**Document extract**:

··········

Here, Which? reveals how council tax bills vary across England, Wales and Scotland, along with tips on how to reduce your bill and what your options are if you’re struggling to pay.


Map: how much will your council tax increase by?

The average Band D council tax bill has increased by 4.4% in England.

The map below shows the percentage increases for council tax band D across England, Scotland and Wales, using data from gov.uk, gov.scot and Stats Wales.

There is an official cap of 5% this year – comprising a 2% council tax rise and an additional 3% precept for social care – but some 83 councils across England and Wales are raising their bills by more than this.

There are 13 councils raising rates by more than 6%, including East Riding of Yorkshire, Wrexham and Hammersmith & Fulham.

However, residents in some local authorities will notice very slight increases to their council tax bill from April. Band D council tax bills in Hartlepool are set to increase by just 0.33%, while those in Warwick will see a 0.74% rise.

··········

**Supplied data**:
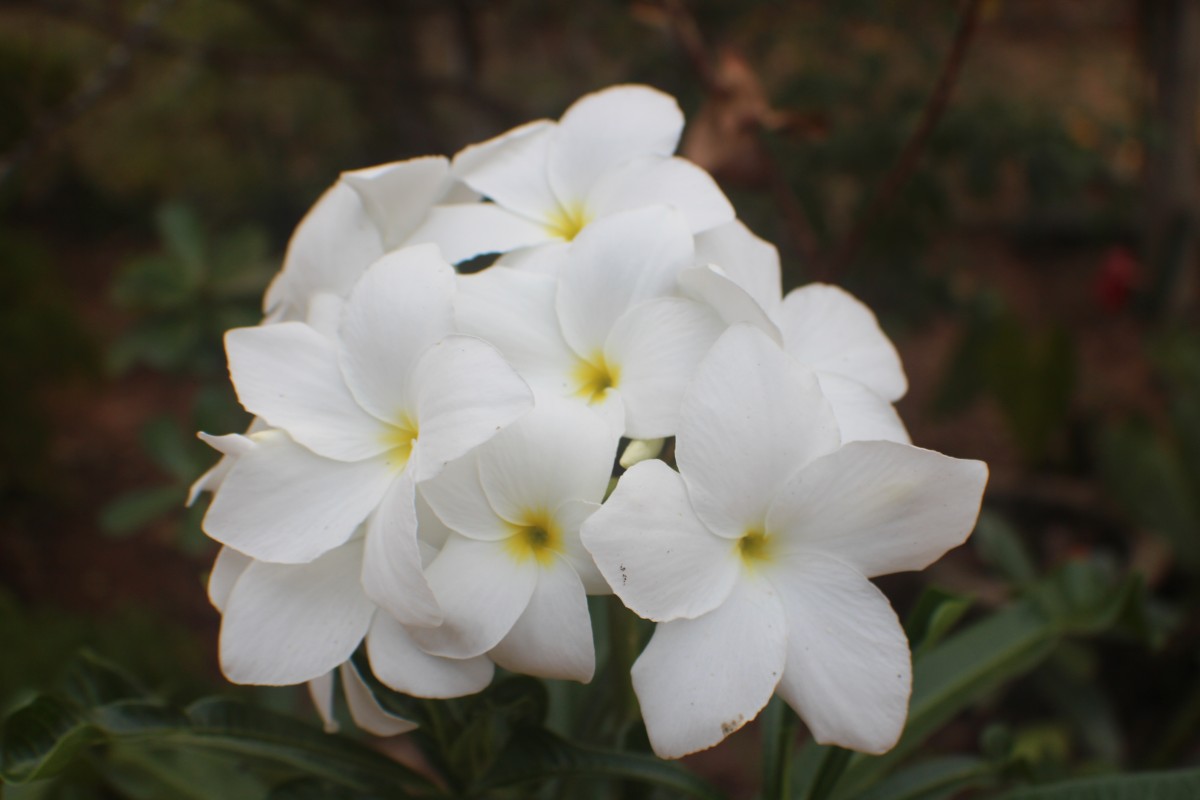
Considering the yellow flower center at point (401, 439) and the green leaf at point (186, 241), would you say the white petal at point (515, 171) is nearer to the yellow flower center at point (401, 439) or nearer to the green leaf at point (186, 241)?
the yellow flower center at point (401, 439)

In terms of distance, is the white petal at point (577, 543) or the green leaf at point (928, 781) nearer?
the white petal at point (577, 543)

··········

**Exercise aim**: Continue the piece on council tax increases in England, Wales and Scotland, starting right after its final sentence.

**Written answer**:
In fact, 232 councils in England will not be increasing council tax bills by the full 5% cap.

Who pays the most council tax?

The places with the largest council tax increases don’t necessarily pay the highest council tax bills.

Those living in Nottingham will have the highest Band D council tax bills, set to pay £2,225.76 in 2021-22 after a 5.04% rise.

Westminster residents still have the cheapest bills; here, someone in a Band D property will pay just £829.87.

In the past, local authorities in Wales have made particularly large increases to council tax bills. Residents in Pembrokeshire saw Band D bills increase by 15.4% between 2019-20 and 2020-21 – in fact, all local authorities in Wales upped their bills by 8% or more last year.

However, it’s a different story this year. Wrexham residents will see the biggest increase of 6.43%, while Pembrokeshire is increasing its bills by 4.07%. Of the 22 Welsh local authorities, 14 are imposing Band D council tax increases of less than 4%.

What if you can’t afford to pay your bill?

If your income has dropped or you’ve started claiming benefits recently, contact your local council to see if you can get a council tax reduction, also known as hardship relief.

Depending on your circumstances, it may reduce your council tax bill permanently, or just for a limited time.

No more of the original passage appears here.